Cacti that I have only seen before in 2” pots are the size of trees here. I had never understood the fascination with the desert orchid that seems to grow randomly. Now I do. I want one. They are gorgeous. Huge Aloe Vera plants flowed along the walkways in lieu of azaleas, Mother-in-Law tongue plants followed (huge Mother-in-Law tongue plants) next to pencil cacti that are ten feet tall. The colorful bougainvilleas are the perfect desert backdrop. There is a cactus here indigenous to Arizona that was imported just for the golf course and it seems to be thriving. At the Doha Garden Club, we heard a few stories about one of the Sheiks who owns five football field size greenhouses and flies around the world in his personal 747 collecting new varieties of plants. He has a family 747 that follows him to bring his new acquisitions home. He has an on-site horticulturist, plumber and I think they said 20 workers per building live there. I cannot imagine the labor force that tends to the Doha Golf Club. At our club in Bintan, Indonesia the workers used to weed the fairways by hand and I have to think it is even more intensive here.

We settled into seats in the grandstand at the 16th/17th holes and watched some great golf for the last few hours. The people watching was extraordinary!

Saturday morning, somewhere in Doha a woman of Japanese descent got dressed.
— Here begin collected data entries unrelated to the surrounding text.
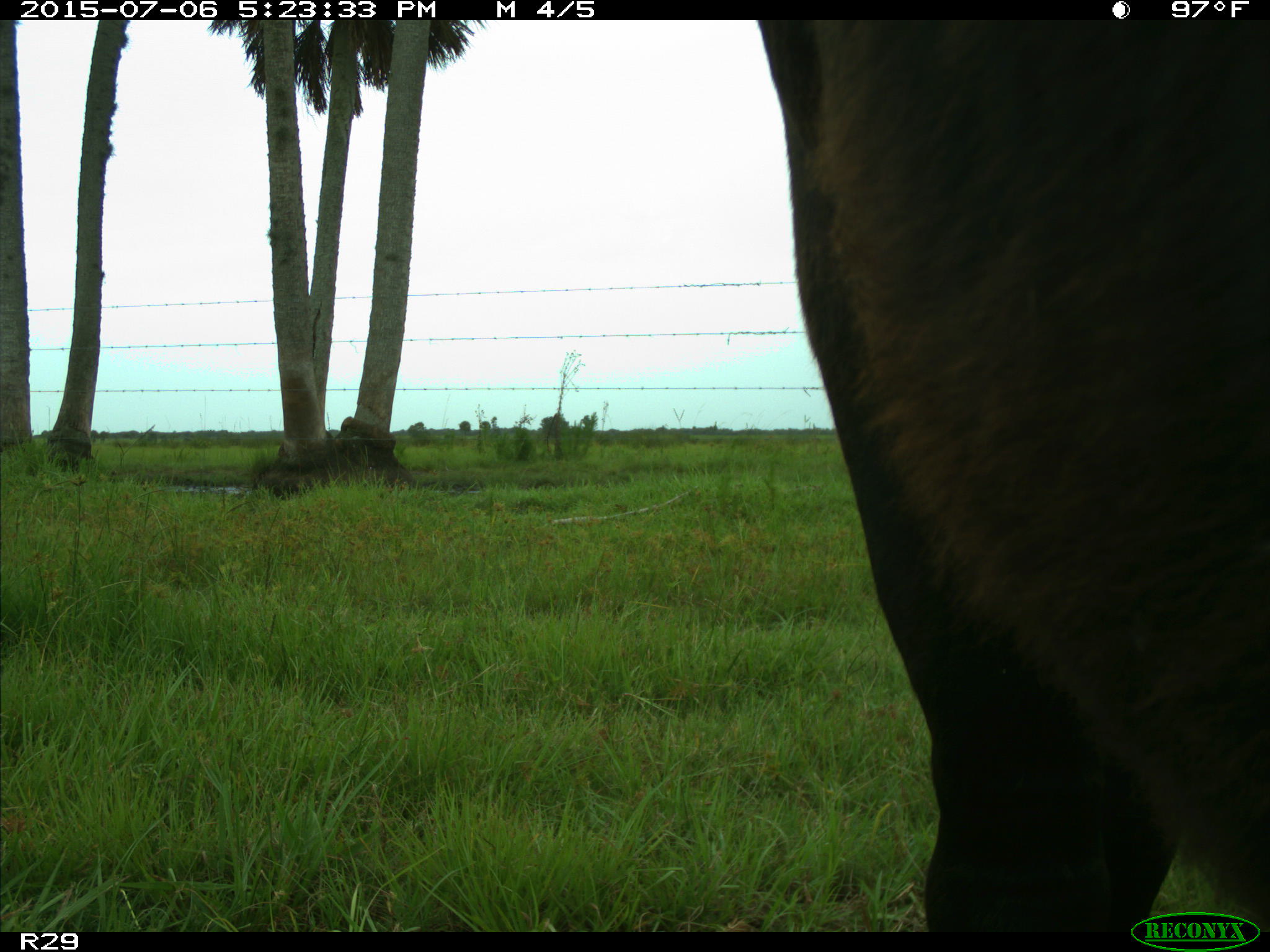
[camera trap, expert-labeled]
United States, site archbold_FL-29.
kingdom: Animalia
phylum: Chordata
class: Mammalia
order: Artiodactyla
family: Bovidae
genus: Bos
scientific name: Bos taurus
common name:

To attend a golf tournament in the desert, she put on gray tights, brown knit pants, white sox and black tennis shoes topped with a white mock turtle neck, a long sleeve black sweater WITH a knee length gold and black sparkly tunic (it would have made any Saints fan proud). Her visor was oversized – black in the front and gold on the sides and she was carrying a black jacket with just enough of the Burberry lining peeking out with her Gucci gray and black tote. Her husband joined her sporting a bushy mustache, Elvis sideburns and a black Harley Davidson cowboy hat.

There was actually a woman in local dress working the tournament and watching someone in full Qatari National dress scream around in a golf cart was startling to say the least. I doubt it is very common as we only saw one man and one woman; since we couldn’t see her face – I couldn’t tell if it was a family thing or not. I have to think it was a true experience for the US golfers who were teeing off as the call to prayer echoed across the desert.

The restrooms are designed to look like castle shaped desert outposts. There is very little water pressure and I would imagine the sewage/water system is not connected to anything except a tank. The gift venue was all in temporary collapsible buildings and the snack bar was called the “Golf Restaurant”. The food was truly international. The American contribution was French fries! There were only three US players competing (one from Germantown, TN) so the food selection was mostly British. Beer was only sold in one area and served in bright blue cups, which could not be taken out of the beer tent.

The entire experience was wonderfully fun – very international – and free. Our Swedish neighbors hosted a Swedish caddy and all of them were celebrating the win by a Swede when we got home and all of the whispering before a shot was done with either a British or an Australian accent. We did meet a couple from Houston (oil company employees), a VMI alum whose daughter teaches at the Qatar branch of Texas A & M and a woman who has lived in twelve countries following her husbands career around the world. The crowd was small enough that we saw several people we knew as they passed by the 16th hole.

Doha really is an international small town.